***** Provided data

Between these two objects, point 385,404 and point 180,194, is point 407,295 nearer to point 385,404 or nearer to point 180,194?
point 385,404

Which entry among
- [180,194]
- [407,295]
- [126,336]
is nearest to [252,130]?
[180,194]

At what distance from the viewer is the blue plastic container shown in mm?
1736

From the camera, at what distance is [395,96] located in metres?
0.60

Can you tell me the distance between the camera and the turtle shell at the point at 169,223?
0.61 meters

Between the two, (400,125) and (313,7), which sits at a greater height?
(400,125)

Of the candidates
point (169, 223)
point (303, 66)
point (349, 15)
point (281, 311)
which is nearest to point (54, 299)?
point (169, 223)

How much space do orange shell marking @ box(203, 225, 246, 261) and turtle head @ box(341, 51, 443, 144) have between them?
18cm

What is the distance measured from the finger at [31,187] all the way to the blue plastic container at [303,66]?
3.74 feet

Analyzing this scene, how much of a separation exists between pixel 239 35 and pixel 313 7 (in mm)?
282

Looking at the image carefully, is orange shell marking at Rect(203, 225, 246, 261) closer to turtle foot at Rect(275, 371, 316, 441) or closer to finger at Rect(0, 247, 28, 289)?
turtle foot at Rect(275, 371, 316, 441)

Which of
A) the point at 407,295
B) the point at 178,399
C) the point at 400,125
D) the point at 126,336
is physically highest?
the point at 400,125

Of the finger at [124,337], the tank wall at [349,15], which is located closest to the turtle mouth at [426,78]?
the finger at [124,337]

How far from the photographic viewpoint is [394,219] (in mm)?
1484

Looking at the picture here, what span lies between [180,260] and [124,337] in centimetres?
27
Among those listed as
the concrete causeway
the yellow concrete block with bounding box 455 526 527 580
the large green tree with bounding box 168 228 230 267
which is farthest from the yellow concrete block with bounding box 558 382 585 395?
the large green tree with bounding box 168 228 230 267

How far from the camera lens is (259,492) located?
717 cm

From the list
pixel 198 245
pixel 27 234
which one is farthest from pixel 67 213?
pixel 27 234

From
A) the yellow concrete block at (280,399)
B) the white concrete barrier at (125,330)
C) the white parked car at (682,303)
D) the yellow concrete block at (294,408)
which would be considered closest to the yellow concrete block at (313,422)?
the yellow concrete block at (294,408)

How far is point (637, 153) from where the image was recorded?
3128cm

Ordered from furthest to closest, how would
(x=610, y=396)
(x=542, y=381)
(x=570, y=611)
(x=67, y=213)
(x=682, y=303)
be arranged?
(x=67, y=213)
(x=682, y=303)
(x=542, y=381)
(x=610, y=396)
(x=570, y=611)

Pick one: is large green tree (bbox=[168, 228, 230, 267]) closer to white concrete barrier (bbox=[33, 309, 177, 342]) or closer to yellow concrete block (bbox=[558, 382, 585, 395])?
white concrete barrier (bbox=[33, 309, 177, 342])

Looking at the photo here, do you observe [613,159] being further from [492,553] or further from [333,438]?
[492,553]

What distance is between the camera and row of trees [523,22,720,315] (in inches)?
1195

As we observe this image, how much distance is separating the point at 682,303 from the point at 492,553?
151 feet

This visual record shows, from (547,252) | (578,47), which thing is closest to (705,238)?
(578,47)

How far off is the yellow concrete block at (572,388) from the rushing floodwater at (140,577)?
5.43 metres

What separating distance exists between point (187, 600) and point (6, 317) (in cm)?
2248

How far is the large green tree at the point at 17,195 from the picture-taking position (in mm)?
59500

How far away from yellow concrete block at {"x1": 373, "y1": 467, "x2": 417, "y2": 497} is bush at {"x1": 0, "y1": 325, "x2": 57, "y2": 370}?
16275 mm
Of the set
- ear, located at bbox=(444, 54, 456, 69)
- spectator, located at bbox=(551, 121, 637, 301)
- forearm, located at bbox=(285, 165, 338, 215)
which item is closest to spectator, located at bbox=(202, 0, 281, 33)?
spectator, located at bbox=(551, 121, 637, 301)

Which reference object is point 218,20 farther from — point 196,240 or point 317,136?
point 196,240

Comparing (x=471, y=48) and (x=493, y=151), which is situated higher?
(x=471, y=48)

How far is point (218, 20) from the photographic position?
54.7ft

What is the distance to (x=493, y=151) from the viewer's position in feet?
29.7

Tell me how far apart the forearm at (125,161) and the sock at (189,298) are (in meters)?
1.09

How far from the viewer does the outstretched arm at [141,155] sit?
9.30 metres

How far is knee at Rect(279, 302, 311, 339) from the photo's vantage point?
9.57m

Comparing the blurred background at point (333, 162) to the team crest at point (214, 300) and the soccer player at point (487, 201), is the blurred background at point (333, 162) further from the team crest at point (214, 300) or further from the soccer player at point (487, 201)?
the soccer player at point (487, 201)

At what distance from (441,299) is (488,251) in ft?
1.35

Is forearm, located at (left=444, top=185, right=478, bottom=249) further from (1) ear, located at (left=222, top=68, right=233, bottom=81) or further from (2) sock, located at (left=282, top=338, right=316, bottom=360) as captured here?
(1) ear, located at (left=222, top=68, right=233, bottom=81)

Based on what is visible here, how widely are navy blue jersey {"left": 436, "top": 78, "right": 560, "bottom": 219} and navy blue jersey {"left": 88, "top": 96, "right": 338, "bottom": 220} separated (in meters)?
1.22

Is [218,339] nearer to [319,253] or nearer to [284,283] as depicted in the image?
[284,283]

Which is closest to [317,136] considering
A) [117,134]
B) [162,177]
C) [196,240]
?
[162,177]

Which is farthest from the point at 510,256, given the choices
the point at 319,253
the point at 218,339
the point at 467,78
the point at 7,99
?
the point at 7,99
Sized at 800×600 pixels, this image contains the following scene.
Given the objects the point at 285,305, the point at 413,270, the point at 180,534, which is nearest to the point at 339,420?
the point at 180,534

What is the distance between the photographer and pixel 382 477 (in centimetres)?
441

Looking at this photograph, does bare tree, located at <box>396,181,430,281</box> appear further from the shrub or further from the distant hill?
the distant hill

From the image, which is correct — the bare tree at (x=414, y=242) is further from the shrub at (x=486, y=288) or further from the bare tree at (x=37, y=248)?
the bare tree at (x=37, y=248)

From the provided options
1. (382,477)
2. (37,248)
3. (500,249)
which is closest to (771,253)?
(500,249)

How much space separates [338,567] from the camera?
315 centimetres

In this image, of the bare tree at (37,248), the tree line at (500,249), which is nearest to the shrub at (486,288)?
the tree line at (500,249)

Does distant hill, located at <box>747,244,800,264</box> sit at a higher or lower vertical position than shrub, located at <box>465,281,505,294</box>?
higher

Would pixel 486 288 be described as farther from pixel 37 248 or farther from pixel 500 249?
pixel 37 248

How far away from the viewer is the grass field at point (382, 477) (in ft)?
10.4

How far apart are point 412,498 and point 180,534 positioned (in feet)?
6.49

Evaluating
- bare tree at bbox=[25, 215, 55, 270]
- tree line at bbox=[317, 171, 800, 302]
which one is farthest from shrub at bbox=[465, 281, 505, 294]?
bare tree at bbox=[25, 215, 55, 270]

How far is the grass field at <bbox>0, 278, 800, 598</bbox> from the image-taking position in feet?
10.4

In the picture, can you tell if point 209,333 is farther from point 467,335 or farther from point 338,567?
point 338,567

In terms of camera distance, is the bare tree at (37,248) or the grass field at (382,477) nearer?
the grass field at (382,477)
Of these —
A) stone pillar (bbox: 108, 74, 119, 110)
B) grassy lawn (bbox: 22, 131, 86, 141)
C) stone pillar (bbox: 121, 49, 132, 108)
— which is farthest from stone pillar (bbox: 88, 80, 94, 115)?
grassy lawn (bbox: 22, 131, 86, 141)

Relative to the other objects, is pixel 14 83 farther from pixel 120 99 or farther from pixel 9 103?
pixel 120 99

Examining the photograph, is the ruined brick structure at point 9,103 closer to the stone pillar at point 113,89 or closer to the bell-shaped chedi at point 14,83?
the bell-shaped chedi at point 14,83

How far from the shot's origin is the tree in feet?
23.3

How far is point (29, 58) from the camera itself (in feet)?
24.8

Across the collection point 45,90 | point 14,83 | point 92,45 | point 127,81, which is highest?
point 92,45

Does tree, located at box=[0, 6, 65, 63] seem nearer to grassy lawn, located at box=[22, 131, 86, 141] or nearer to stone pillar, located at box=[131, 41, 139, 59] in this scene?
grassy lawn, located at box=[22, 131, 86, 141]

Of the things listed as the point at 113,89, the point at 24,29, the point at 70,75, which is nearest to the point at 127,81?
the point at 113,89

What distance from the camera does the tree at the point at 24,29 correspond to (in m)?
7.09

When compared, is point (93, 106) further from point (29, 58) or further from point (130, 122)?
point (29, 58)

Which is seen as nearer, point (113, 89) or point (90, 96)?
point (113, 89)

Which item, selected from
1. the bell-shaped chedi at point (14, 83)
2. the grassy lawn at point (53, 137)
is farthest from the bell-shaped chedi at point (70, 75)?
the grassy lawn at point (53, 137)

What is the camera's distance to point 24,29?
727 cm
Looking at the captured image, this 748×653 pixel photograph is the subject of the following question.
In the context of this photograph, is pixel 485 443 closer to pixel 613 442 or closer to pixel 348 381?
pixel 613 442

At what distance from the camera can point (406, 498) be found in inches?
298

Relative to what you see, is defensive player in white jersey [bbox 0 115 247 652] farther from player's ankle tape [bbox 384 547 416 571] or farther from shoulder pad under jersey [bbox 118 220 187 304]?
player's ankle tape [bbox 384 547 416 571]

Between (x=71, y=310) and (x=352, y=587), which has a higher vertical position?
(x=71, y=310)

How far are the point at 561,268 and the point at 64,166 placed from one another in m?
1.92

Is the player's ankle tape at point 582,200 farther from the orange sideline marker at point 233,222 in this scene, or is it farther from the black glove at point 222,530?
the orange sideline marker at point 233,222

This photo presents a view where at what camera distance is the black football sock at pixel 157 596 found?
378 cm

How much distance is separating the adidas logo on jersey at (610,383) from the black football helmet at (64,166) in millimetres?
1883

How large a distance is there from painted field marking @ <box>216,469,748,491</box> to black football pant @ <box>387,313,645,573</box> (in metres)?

**********

▶ _Exercise requirements_:
Please set down, word for word, the lines of data above starting at the line that contains "From the camera, at" and ending at the line that contains "0.61 meters", with both of those lines included.

▶ _Expected output_:
From the camera, at what distance is [395,96] located in metres?
0.60

Can you tell me the distance between the camera and the turtle shell at the point at 169,223?
0.61 meters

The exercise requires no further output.